(SOURCE DATA begins)

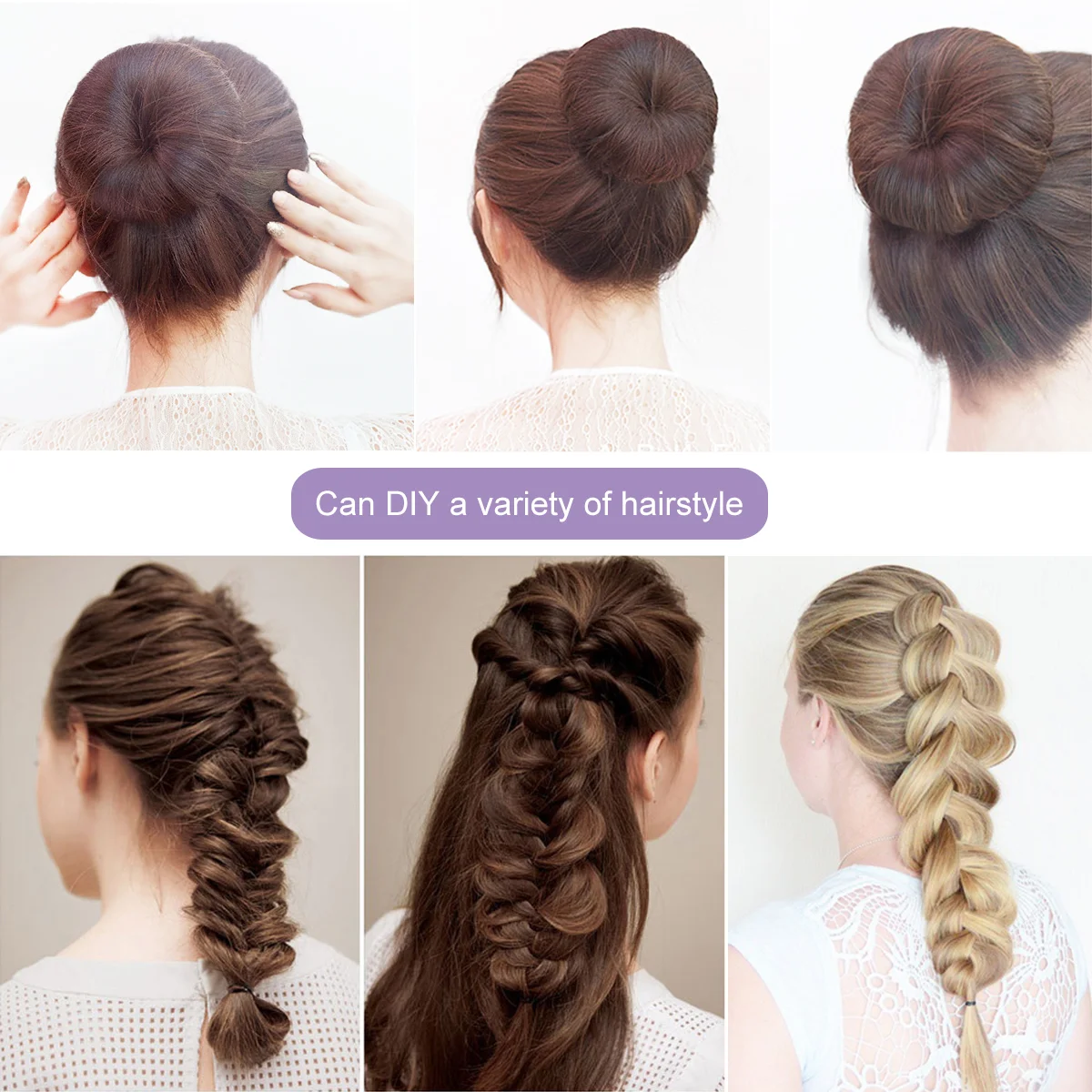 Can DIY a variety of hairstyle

(SOURCE DATA ends)
(SOURCE DATA begins)

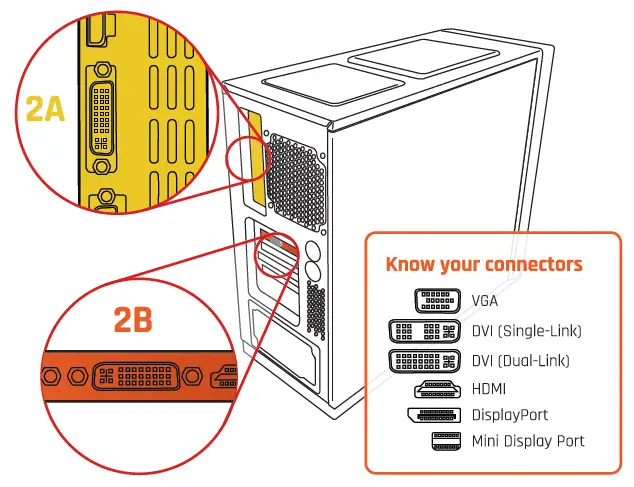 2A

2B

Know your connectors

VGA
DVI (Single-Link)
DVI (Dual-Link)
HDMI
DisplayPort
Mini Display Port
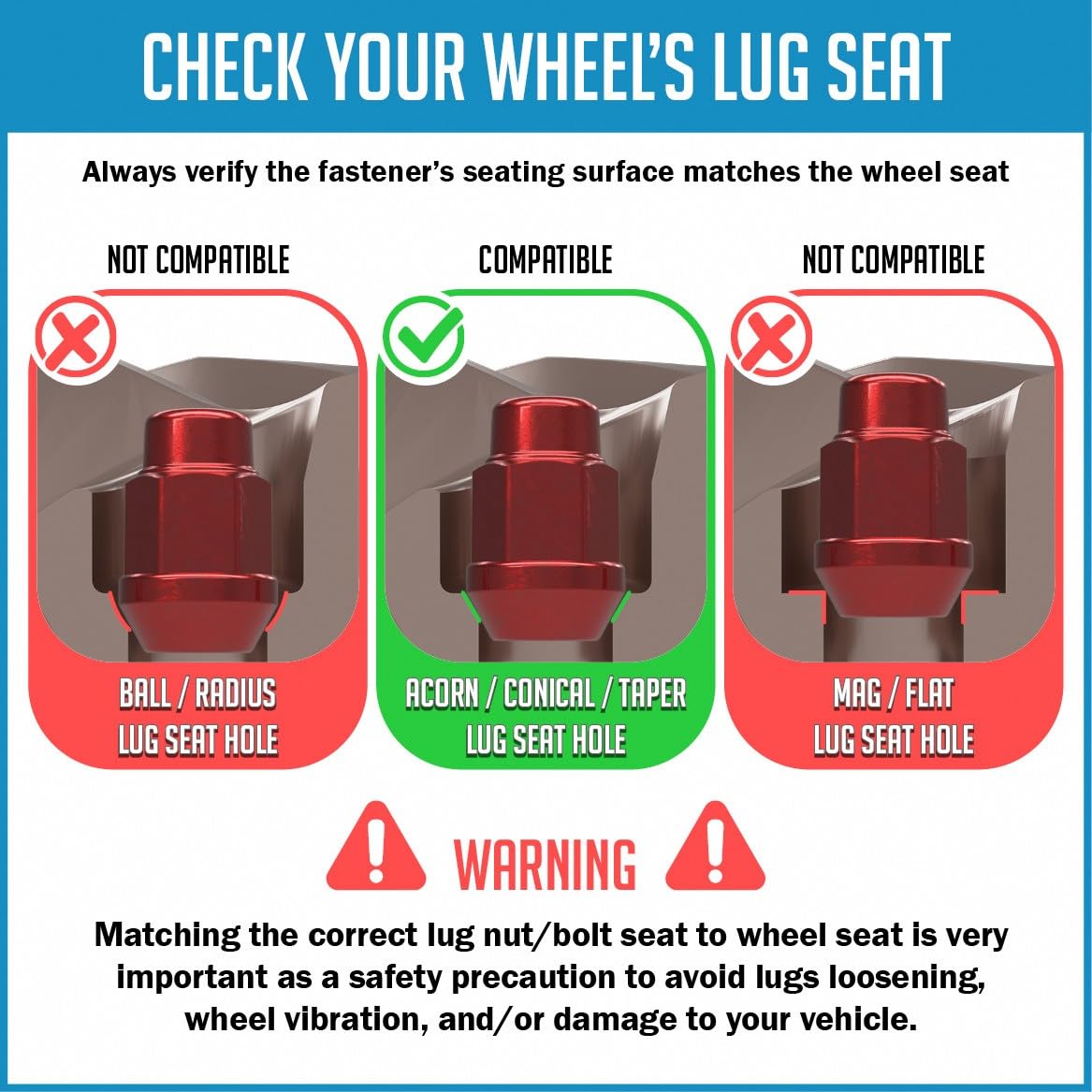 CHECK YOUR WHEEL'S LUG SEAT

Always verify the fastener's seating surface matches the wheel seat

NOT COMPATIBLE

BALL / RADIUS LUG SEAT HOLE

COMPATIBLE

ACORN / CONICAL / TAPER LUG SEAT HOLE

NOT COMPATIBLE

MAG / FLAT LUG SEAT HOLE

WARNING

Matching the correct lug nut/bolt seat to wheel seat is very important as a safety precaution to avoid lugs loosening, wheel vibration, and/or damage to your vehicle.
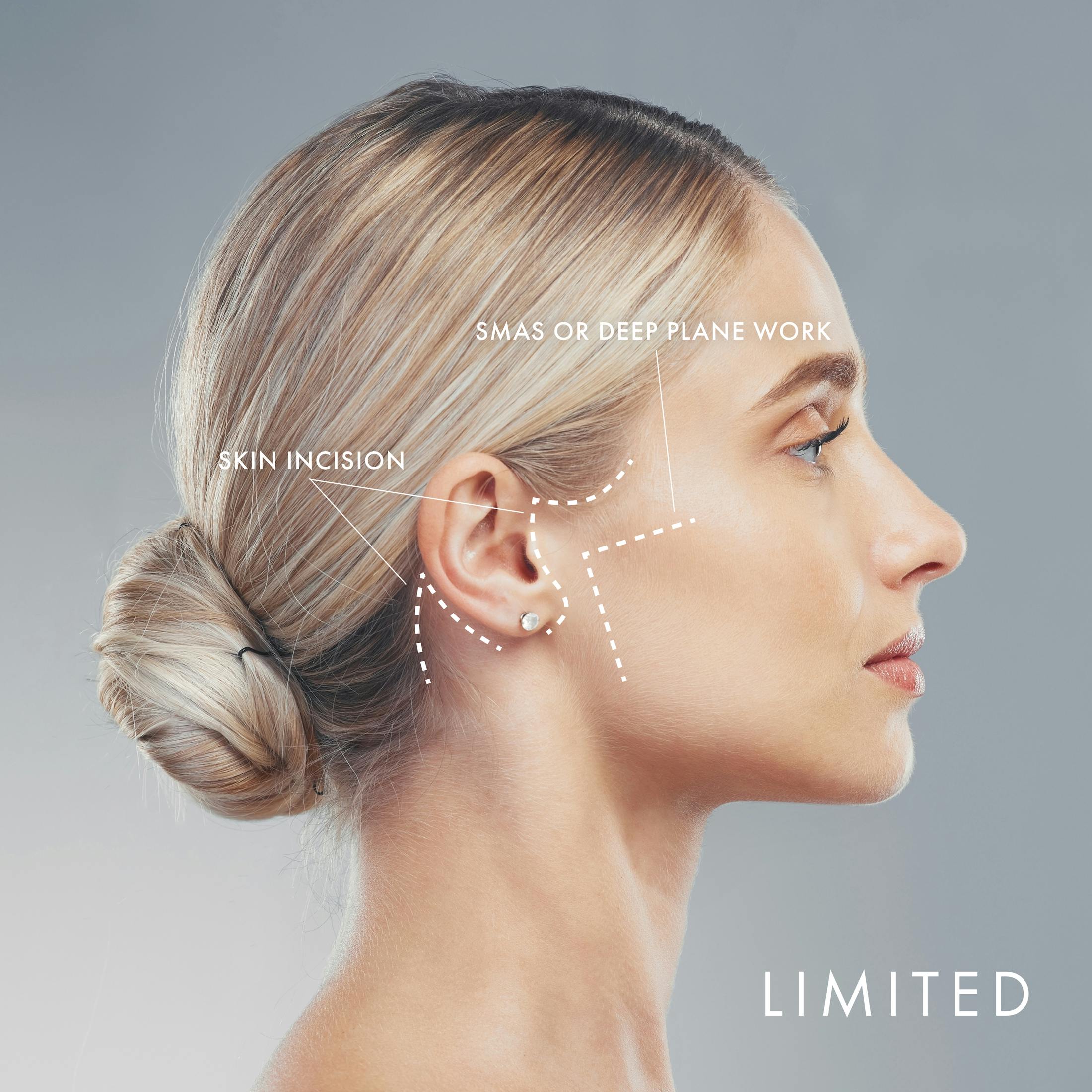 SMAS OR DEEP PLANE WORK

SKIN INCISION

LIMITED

(SOURCE DATA ends)
(SOURCE DATA begins)

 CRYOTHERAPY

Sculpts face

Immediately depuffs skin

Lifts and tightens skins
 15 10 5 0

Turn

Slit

(SOURCE DATA ends)

=== YOUR INSTRUCTIONS ===
Only the count is wanted: report how many lines of the material above hold the word "HOLE".

=== ANSWER TO THIS EXERCISE ===
3